Wrangle Your PowerShell Transcript Logs with Apache Nifi

Enterprise defenders implementing PowerShell transcript logging face a practical challenge: managing large volumes of flat text files containing significant application noise. This post demonstrates using Apache NiFi to extract relevant data and route it to logging systems like Splunk.

Installation Setup

Download two components:

For Windows systems, the OpenJDK files should be extracted to C:\Java with the bin directory added to environment variables. After extracting NiFi and navigating to its bin directory, executing run-nifi.bat launches the service, accessible at http://localhost:8080/nifi.

Building the Data Flow

The workflow involves connecting three main processors:

GetFile Processor: Reads PowerShell transcript logs from a specified directory recursively. The “Keep Source File” option defaults to false, automatically deleting processed files.
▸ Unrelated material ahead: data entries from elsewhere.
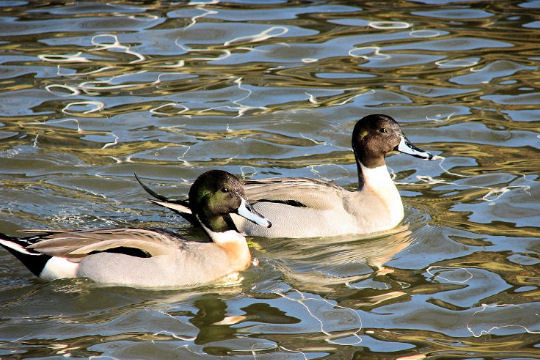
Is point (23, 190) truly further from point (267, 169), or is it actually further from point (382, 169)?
point (382, 169)

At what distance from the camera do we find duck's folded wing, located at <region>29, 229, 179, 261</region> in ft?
26.0

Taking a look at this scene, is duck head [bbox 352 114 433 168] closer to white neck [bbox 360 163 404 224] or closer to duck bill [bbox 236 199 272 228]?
white neck [bbox 360 163 404 224]

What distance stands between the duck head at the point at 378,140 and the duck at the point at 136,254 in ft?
6.14

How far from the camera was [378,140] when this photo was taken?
9617mm

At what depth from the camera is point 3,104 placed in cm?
1268

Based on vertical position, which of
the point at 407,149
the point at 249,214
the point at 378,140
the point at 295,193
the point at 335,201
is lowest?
the point at 335,201

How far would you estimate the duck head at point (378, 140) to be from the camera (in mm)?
9586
ExtractText Processor: Performs regex pattern matching against file contents. Custom properties define detection patterns for potentially suspicious PowerShell commands, with DOTALL and Multiline modes enabled.

Output Processor: Routes matched results onward. The example uses PutSplunk for direct integration, though PutFile suits development testing.

Data Handling

Matched data flows through AttributesToJSON conversion before transmission. The resulting JSON includes extracted field values corresponding to regex capture groups plus file metadata. In Splunk, custom attribute names from ExtractText become searchable fields.

Key Takeaways

This approach filters transcript logs before ingestion, conserving quota costs. While not production-tested at scale, preliminary testing suggests NiFi efficiently processes large transcript volumes without performance degradation.